Here are a dozen staples that, if tended, can produce your own green quarantine.

Can’t Get Seeds? There’s a Garden Already Waiting in Your Pantry

Beans
If you can’t get a $3 packet of seeds, just grab a few of your favorite dried Rancho Gordos and poke them into the soil. Mung beans (far left) are even better: You can eat them as sprouts.

Mustard
The mustard seeds you might have for home pickling won’t produce the ruffly leaves you’re used to seeing braised with bacon in Southern cooking, but the smaller leaves still pack a peppery punch. And they grow fast.

Coriander
You might have already bought whole-seed spices for, say, a homemade curry. Save a few to sprinkle over soil and pat them down gently. A couple of weeks later, you’ve got a little lawn of cilantro.

Kabocha
The first time I realized I could mine seeds from store-bought produce was when a ­kabocha squash volunteered itself in my compost heap and vined up my cedar hedgerow. They’re prolific.

Goji berries
Because we need superfoods more than ever, right? Pick the seeds out of dried berries, and give the shoots a trellis to climb

Peppers
You can scoop the seeds out of a bell ­pepper—I ­recommend striped Holland varieties—but try walking on the wild side with the seeds of a jalapeño, poblano, or ­habanero. Even dried chiles work!

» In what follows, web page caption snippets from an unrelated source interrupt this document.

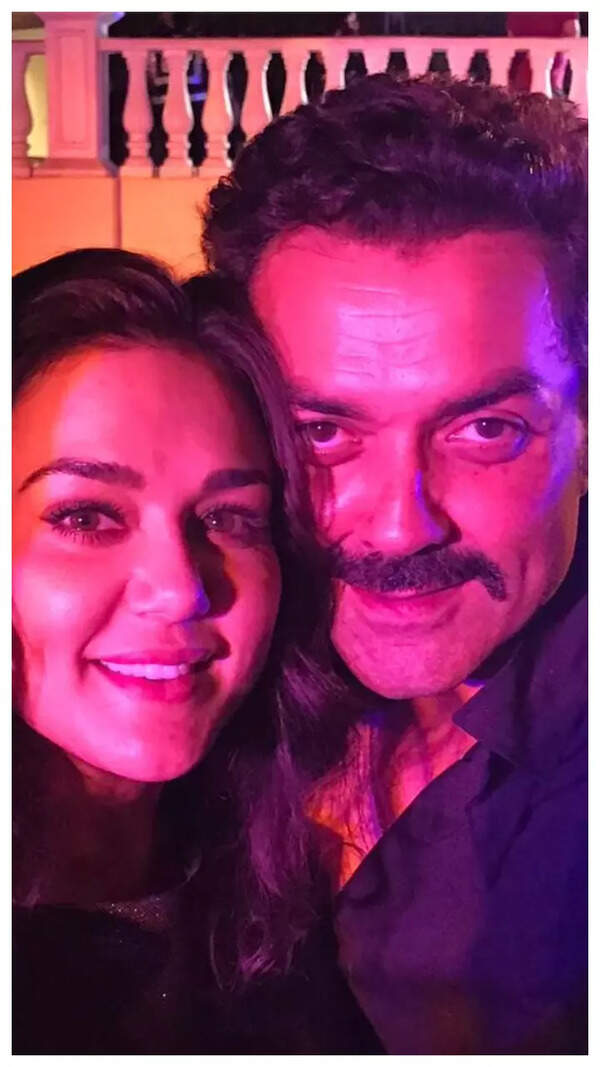 Bobby Deol Stills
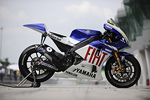 Yamaha M1 2009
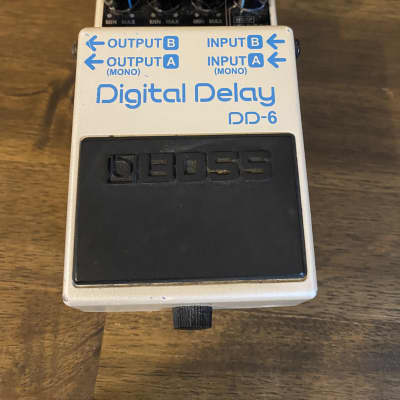 Boss DD-6 Digital Delay | Reverb Canada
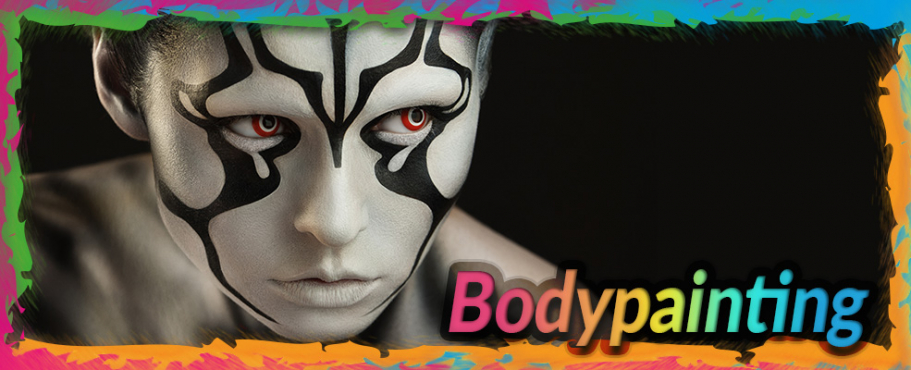 Bodypainting Set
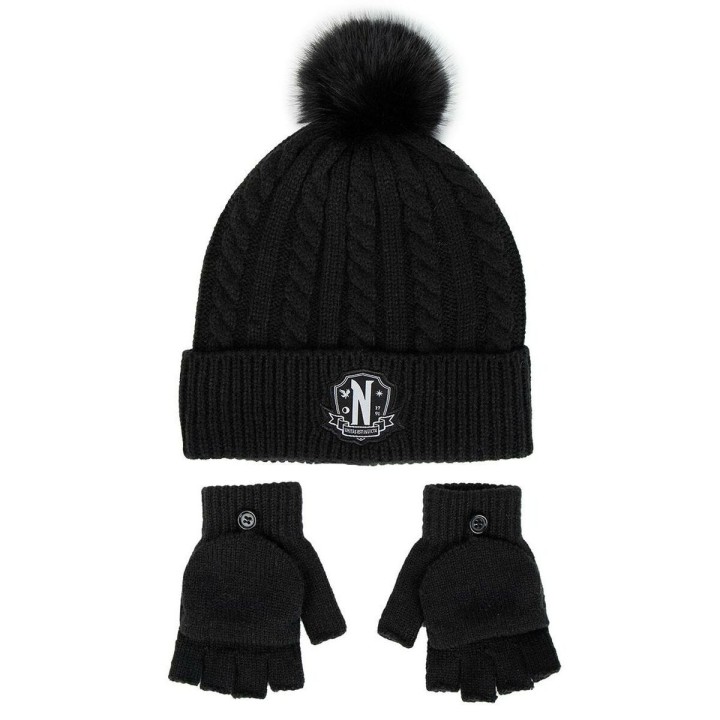 Hat & Vanter Wednesday Sort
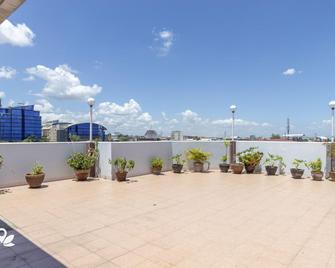 Zen Rooms Roxas Avenue - Davao City - Balcony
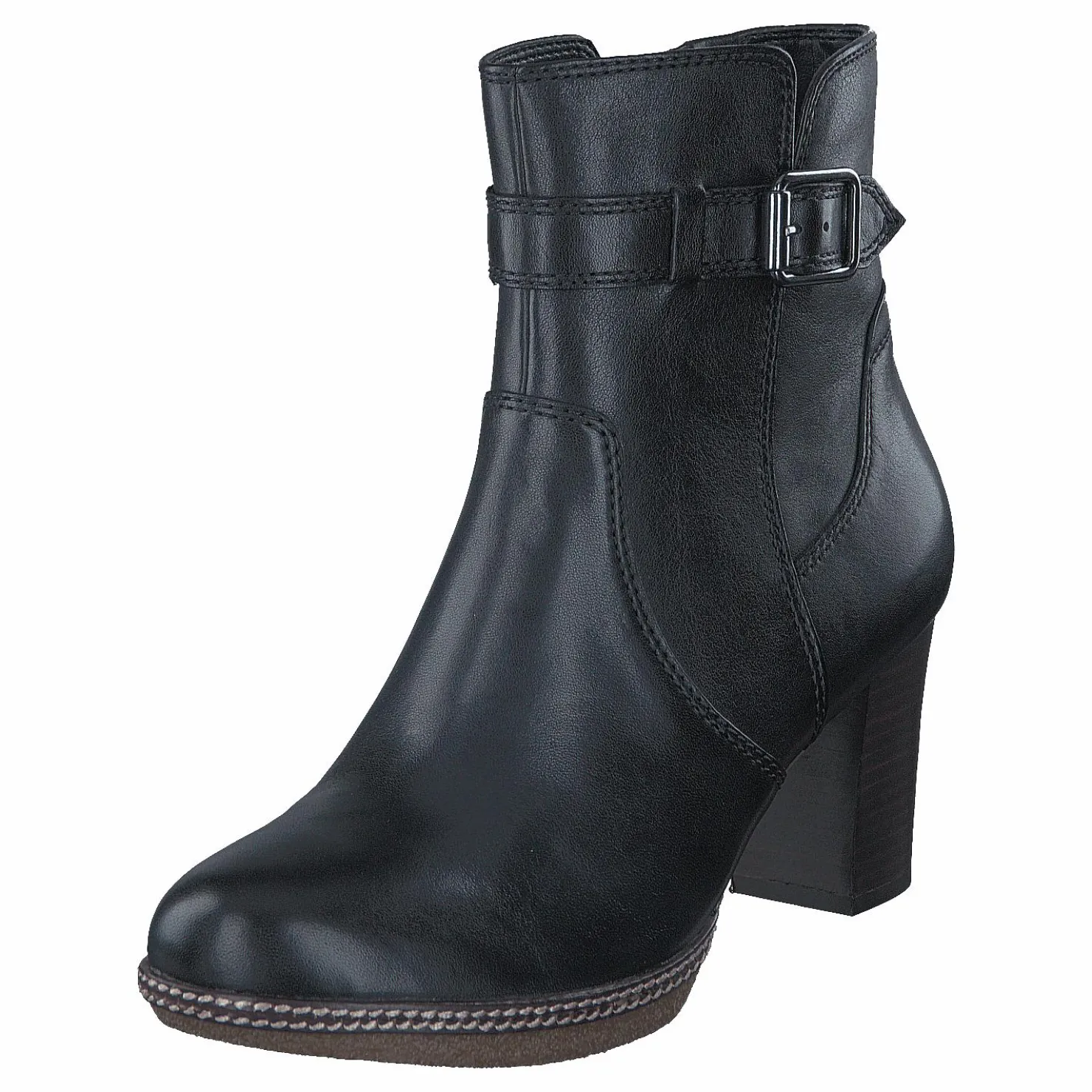 Gabor 72.874-27 Toledo Calf Black Svart
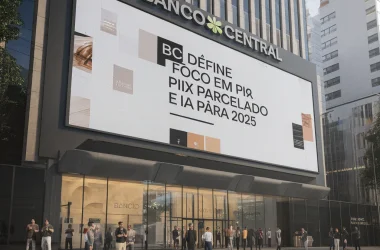 🎯 BC define foco em Pix parcelado e IA para 2025 Banco Central prioriza inovações: Pix com parcelamento, inteligência artificial e tokenização de ativos.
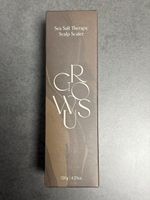 NEU Growus - Sea Salt Scalp Therapy (Kopfhautpeeling)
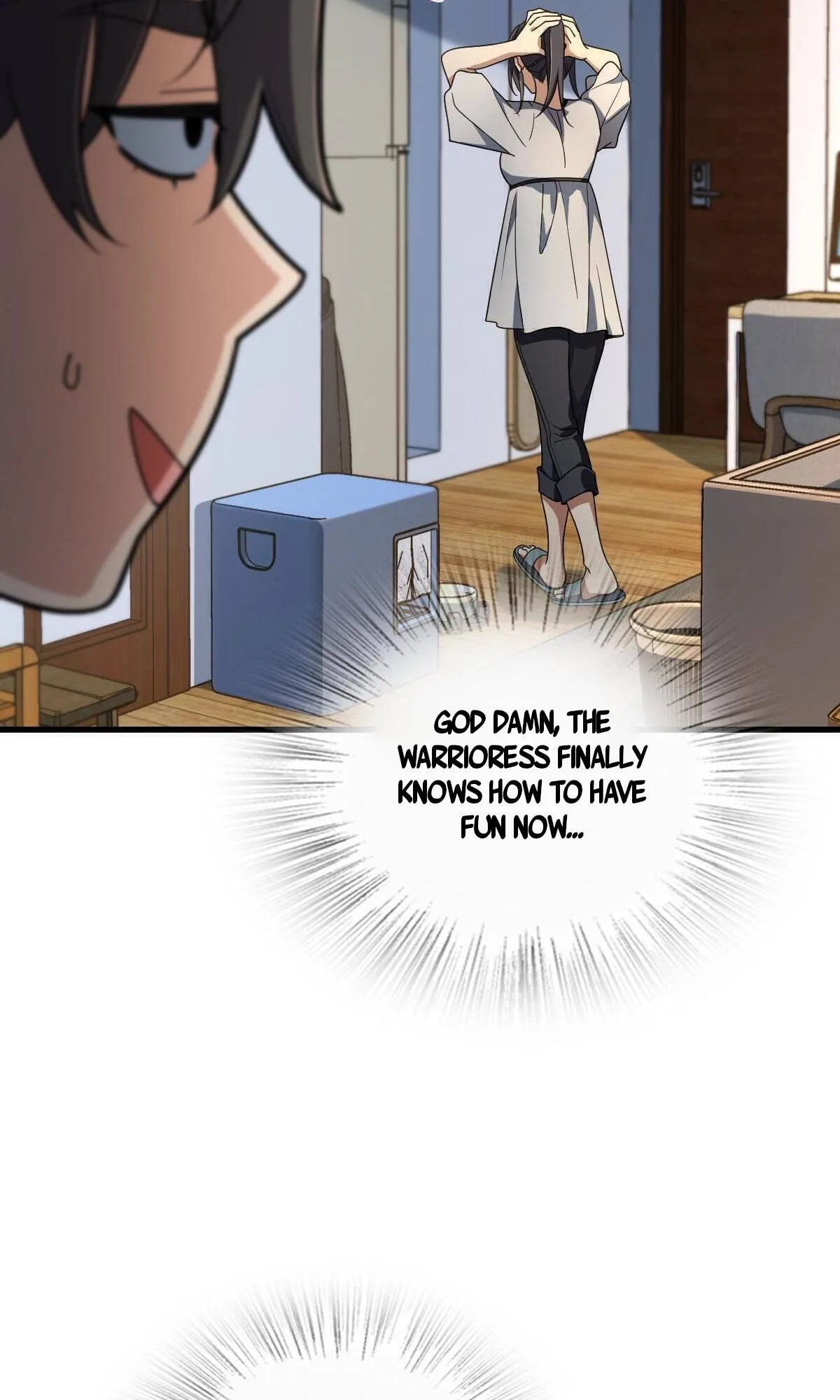 My Wife Is From a Thousand Years Ago Chapter 133 page 21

Can’t Get Seeds? There’s a Garden Already Waiting in Your Pantry

Garlic
It takes patience, but if you buy a head of garlic and bury each clove pointy side up, you can harvest next year. No time? Chop the root end of a shallot and plant it—you’ll have chive-like greens in a few weeks.
    
Scallions
Chef David Chang recently shared this trick from his mom on Instagram: Snip the scallion’s greens and put the root end in a glass of water, and it’ll keep sprouting. (It also works for leeks, ­pictured at the bottom of the pile.)
    
Sweet potato
Just one can yield several of the root vegetable. Cut it into hunks—make sure there are two or three eyes on each one—and cover with a few inches of dirt. You can even plant straight into a bag of soil.

Mint
If there’s an herb that grows from cuttings more ­enthusiastically, I’ve yet to meet it. An entire corner of my garden is populated with mint I grew from one store-bought sprig.

Oregano
Another ­prodigious member of the mint family, oregano grows ­easily from clippings. Once established, it’ll ­happily spread to all the nooks and corners of your garden.

Rosemary 
Even though this piney herb can grow into a rather large, woody shrub, the sprigs are easy to plant. Just pluck off the lower 2 inches of leaves, and it’ll form roots in water after a few weeks.